== Aim of the task ==
Return all of the data exactly, with nothing left out but the pictures.

Items listed in a dataset:
◇ ◇ ◇ ◇ ◇

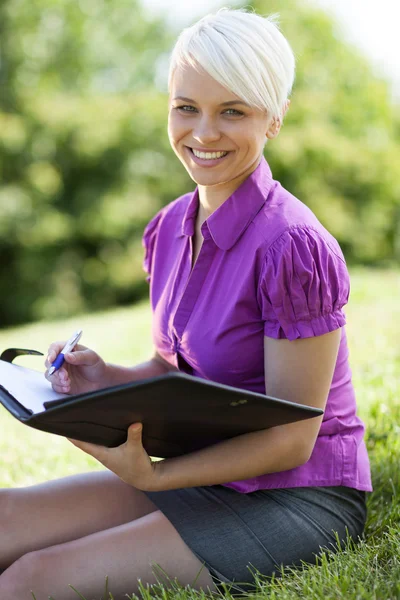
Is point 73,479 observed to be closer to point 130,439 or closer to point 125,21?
point 130,439

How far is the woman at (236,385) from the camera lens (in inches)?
67.5

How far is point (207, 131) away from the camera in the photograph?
6.21 ft

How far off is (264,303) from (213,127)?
0.47m

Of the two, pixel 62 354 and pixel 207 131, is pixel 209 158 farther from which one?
pixel 62 354

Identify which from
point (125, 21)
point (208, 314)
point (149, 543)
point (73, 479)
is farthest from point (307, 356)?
point (125, 21)

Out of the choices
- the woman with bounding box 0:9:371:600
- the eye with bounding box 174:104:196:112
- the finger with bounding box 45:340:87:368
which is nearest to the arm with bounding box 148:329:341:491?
the woman with bounding box 0:9:371:600

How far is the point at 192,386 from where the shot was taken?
1383 millimetres

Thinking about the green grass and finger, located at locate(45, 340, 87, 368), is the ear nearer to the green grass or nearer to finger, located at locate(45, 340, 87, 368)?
finger, located at locate(45, 340, 87, 368)

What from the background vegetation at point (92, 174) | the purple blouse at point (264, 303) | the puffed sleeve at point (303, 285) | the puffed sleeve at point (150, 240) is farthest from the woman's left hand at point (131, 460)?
the background vegetation at point (92, 174)

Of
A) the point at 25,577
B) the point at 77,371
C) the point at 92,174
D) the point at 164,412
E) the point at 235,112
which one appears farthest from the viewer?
the point at 92,174

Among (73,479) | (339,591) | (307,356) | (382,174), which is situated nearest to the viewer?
(339,591)

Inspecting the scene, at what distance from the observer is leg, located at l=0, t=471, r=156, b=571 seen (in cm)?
192

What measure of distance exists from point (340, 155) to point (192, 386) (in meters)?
13.5

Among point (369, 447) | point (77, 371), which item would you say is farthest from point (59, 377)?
point (369, 447)
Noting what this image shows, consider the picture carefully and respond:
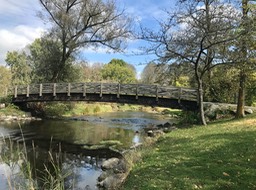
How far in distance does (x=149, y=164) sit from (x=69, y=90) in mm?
18730

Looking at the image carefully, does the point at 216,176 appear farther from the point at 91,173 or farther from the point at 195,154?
the point at 91,173

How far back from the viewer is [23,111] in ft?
96.5

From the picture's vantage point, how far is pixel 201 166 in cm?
757

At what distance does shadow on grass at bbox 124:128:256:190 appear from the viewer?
21.0 ft

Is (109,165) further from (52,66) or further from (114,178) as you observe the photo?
(52,66)

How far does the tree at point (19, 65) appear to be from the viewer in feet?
167

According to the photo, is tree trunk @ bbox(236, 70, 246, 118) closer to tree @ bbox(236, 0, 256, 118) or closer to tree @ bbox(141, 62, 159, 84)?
tree @ bbox(236, 0, 256, 118)

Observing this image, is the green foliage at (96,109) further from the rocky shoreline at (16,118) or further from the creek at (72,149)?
the creek at (72,149)

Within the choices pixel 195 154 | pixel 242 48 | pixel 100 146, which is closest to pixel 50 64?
pixel 100 146

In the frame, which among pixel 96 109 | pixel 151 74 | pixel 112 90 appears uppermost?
pixel 151 74

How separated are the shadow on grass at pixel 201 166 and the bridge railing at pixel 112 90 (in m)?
10.9

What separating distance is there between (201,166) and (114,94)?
17.2m

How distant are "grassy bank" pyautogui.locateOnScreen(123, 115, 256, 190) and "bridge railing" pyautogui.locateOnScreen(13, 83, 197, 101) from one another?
426 inches

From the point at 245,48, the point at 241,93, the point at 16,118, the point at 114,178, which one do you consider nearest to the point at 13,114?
the point at 16,118
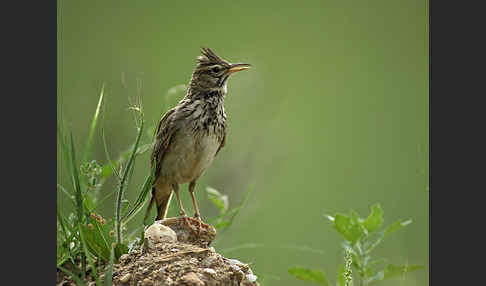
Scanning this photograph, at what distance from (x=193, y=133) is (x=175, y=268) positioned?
4.11 ft

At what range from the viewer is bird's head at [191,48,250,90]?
3539 mm

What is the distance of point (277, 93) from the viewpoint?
18.0 ft

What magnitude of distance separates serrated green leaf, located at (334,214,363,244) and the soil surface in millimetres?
791

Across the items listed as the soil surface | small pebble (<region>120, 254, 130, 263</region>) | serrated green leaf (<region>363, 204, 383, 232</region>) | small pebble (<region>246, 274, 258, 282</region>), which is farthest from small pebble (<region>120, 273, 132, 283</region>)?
serrated green leaf (<region>363, 204, 383, 232</region>)

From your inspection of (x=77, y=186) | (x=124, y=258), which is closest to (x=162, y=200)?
(x=124, y=258)

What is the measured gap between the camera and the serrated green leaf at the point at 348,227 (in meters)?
3.13

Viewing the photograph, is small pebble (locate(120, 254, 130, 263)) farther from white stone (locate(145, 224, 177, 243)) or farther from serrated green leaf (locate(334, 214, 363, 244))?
serrated green leaf (locate(334, 214, 363, 244))

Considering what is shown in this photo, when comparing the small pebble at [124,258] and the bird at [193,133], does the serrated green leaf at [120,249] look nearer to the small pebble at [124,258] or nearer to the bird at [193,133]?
the small pebble at [124,258]

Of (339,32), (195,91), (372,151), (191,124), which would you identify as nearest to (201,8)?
(195,91)

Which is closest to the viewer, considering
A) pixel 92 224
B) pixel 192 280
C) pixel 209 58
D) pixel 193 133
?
pixel 192 280

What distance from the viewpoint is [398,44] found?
15.1ft

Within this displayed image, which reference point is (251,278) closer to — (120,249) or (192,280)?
(192,280)

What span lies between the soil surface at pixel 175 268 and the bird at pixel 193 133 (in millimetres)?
848

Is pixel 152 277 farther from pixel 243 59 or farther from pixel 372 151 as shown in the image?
pixel 372 151
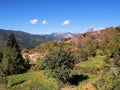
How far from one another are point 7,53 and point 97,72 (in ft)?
77.3

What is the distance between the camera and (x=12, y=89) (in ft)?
143

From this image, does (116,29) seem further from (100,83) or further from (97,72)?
(100,83)

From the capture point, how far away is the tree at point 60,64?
4341cm

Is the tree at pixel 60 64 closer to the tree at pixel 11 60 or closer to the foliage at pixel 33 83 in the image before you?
the foliage at pixel 33 83

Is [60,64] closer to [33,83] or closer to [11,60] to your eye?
[33,83]

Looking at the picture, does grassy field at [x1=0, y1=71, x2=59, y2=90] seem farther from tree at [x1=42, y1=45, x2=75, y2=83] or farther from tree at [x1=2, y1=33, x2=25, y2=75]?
tree at [x1=2, y1=33, x2=25, y2=75]

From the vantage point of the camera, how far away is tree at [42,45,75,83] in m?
43.4

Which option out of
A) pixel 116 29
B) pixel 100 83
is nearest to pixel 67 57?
pixel 100 83

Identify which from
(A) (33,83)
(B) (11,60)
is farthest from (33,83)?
(B) (11,60)

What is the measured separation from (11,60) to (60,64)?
17.8m

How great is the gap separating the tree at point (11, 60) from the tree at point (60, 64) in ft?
50.3

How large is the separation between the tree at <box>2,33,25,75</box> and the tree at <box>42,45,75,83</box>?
604 inches

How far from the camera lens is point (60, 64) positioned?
147 feet

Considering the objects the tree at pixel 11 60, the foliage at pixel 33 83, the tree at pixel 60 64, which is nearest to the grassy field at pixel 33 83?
the foliage at pixel 33 83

◇ ◇ ◇ ◇ ◇

== Answer to the exercise ==
Is point 73,479 observed to be closer to point 130,439 or closer to point 125,21?
point 130,439

How far is the woman at (236,385) from the camera lens (in inches)?
67.5

How far is point (207, 131) away from the camera in the photograph?
6.21 ft

How far off is (264,303) from (213,127)?
0.47m

Of the two, pixel 62 354 and pixel 207 131, is pixel 209 158 farther from which one?
pixel 62 354

Identify which from
point (125, 21)
point (208, 314)
point (149, 543)
point (73, 479)
is farthest from point (307, 356)?
point (125, 21)

Out of the choices
- the woman with bounding box 0:9:371:600
- the eye with bounding box 174:104:196:112
- the finger with bounding box 45:340:87:368
which is nearest to the arm with bounding box 148:329:341:491?
the woman with bounding box 0:9:371:600

How far is the point at 192,386 from where the shot was taken?
1383 millimetres

Thinking about the green grass and finger, located at locate(45, 340, 87, 368), is the ear nearer to the green grass or nearer to finger, located at locate(45, 340, 87, 368)?
finger, located at locate(45, 340, 87, 368)

What from the background vegetation at point (92, 174) | the purple blouse at point (264, 303) | the puffed sleeve at point (303, 285) | the puffed sleeve at point (150, 240) is farthest from the woman's left hand at point (131, 460)?
the background vegetation at point (92, 174)

Of
A) the point at 25,577
B) the point at 77,371
C) the point at 92,174
D) the point at 164,412
E) the point at 235,112
which one appears farthest from the viewer?
the point at 92,174

Among (73,479) | (339,591) | (307,356) | (382,174), which is situated nearest to the viewer?
(339,591)

Inspecting the scene, at what distance from the observer is leg, located at l=0, t=471, r=156, b=571 seen (in cm)?
192

What measure of distance exists from point (340, 155) to point (192, 386) (in meters)?
13.5

Among point (369, 447) | point (77, 371), which item would you say is farthest from point (59, 377)?
point (369, 447)
Noting what this image shows, consider the picture carefully and respond:
How far in distance does (x=149, y=164) sit from (x=69, y=90) in mm?
18730

Looking at the image carefully, does the point at 216,176 appear farther from the point at 91,173 or farther from the point at 195,154?
the point at 91,173

How far back from the viewer is [23,111] in ft?
96.5

From the picture's vantage point, how far is pixel 201 166 in cm?
757

At what distance does shadow on grass at bbox 124:128:256:190 appear from the viewer?
21.0 ft

Is (109,165) further from (52,66) or further from (114,178) as you observe the photo?
(52,66)

How far does the tree at point (19, 65) appear to be from the viewer in feet?
167

According to the photo, is tree trunk @ bbox(236, 70, 246, 118) closer to tree @ bbox(236, 0, 256, 118) or closer to tree @ bbox(141, 62, 159, 84)?
tree @ bbox(236, 0, 256, 118)

Observing this image, is the green foliage at (96,109) further from the rocky shoreline at (16,118) or further from the creek at (72,149)?
the creek at (72,149)

Within the choices pixel 195 154 | pixel 242 48 | pixel 100 146, which is closest to pixel 50 64?
pixel 100 146

In the frame, which among pixel 96 109 | pixel 151 74 | pixel 112 90 appears uppermost?
pixel 151 74

How separated are the shadow on grass at pixel 201 166 and the bridge railing at pixel 112 90 (in m)?
10.9

What separating distance is there between (201,166) and (114,94)?
17.2m

How distant are "grassy bank" pyautogui.locateOnScreen(123, 115, 256, 190) and "bridge railing" pyautogui.locateOnScreen(13, 83, 197, 101) from one another?
426 inches

From the point at 245,48, the point at 241,93, the point at 16,118, the point at 114,178, which one do you consider nearest to the point at 13,114?
the point at 16,118
Scanning this photograph, at what distance from (x=193, y=133) is (x=175, y=268) positioned?
4.11 ft

At what range from the viewer is bird's head at [191,48,250,90]?
3539 mm

What is the distance of point (277, 93) from the viewpoint?
18.0 ft

What magnitude of distance separates serrated green leaf, located at (334,214,363,244) and the soil surface in millimetres?
791

Across the items listed as the soil surface | small pebble (<region>120, 254, 130, 263</region>) | serrated green leaf (<region>363, 204, 383, 232</region>) | small pebble (<region>246, 274, 258, 282</region>), which is farthest from small pebble (<region>120, 273, 132, 283</region>)?
serrated green leaf (<region>363, 204, 383, 232</region>)

From your inspection of (x=77, y=186) | (x=124, y=258), which is closest to (x=162, y=200)?
(x=124, y=258)

What is the measured gap between the camera and the serrated green leaf at the point at 348,227 (in meters)?
3.13

Viewing the photograph, is small pebble (locate(120, 254, 130, 263)) farther from white stone (locate(145, 224, 177, 243)) or farther from serrated green leaf (locate(334, 214, 363, 244))?
serrated green leaf (locate(334, 214, 363, 244))

Considering what is shown in this photo, when comparing the small pebble at [124,258] and the bird at [193,133], does the serrated green leaf at [120,249] look nearer to the small pebble at [124,258] or nearer to the bird at [193,133]?
the small pebble at [124,258]

Of (339,32), (195,91), (372,151), (191,124), which would you identify as nearest to (201,8)?
(195,91)

Which is closest to the viewer, considering
A) pixel 92 224
B) pixel 192 280
C) pixel 209 58
D) pixel 193 133
?
pixel 192 280

What distance from the viewpoint is [398,44] found?
15.1ft

Within this displayed image, which reference point is (251,278) closer to — (120,249) or (192,280)?
(192,280)

What span lies between the soil surface at pixel 175 268 and the bird at pixel 193 133 (in millimetres)?
848

Is pixel 152 277 farther from pixel 243 59 or farther from pixel 372 151 as shown in the image?
pixel 372 151
How far from one another are point 7,53 and point 97,72 (in ft)?
77.3

What is the distance between the camera and (x=12, y=89) (in ft)?
143

From this image, does (116,29) seem further from (100,83) or further from (97,72)?
(100,83)

From the capture point, how far away is the tree at point 60,64?
4341cm

Is the tree at pixel 60 64 closer to the tree at pixel 11 60 or closer to the foliage at pixel 33 83 in the image before you?
the foliage at pixel 33 83

Is [60,64] closer to [33,83] or closer to [11,60] to your eye?
[33,83]

Looking at the picture, does grassy field at [x1=0, y1=71, x2=59, y2=90] seem farther from tree at [x1=42, y1=45, x2=75, y2=83] or farther from tree at [x1=2, y1=33, x2=25, y2=75]?
tree at [x1=2, y1=33, x2=25, y2=75]

From the vantage point of the camera, how far away is tree at [42,45,75,83] in m?
43.4

Which option out of
A) pixel 116 29
B) pixel 100 83
is nearest to pixel 67 57?
pixel 100 83

Identify which from
(A) (33,83)
(B) (11,60)
is farthest from (33,83)?
(B) (11,60)

What is the measured separation from (11,60) to (60,64)?
17.8m

How great is the gap separating the tree at point (11, 60) from the tree at point (60, 64) in ft?
50.3

How large is the separation between the tree at <box>2,33,25,75</box> and the tree at <box>42,45,75,83</box>?
604 inches

How far from the camera lens is point (60, 64) positioned?
147 feet

Considering the objects the tree at pixel 11 60, the foliage at pixel 33 83, the tree at pixel 60 64, which is nearest to the grassy field at pixel 33 83?
the foliage at pixel 33 83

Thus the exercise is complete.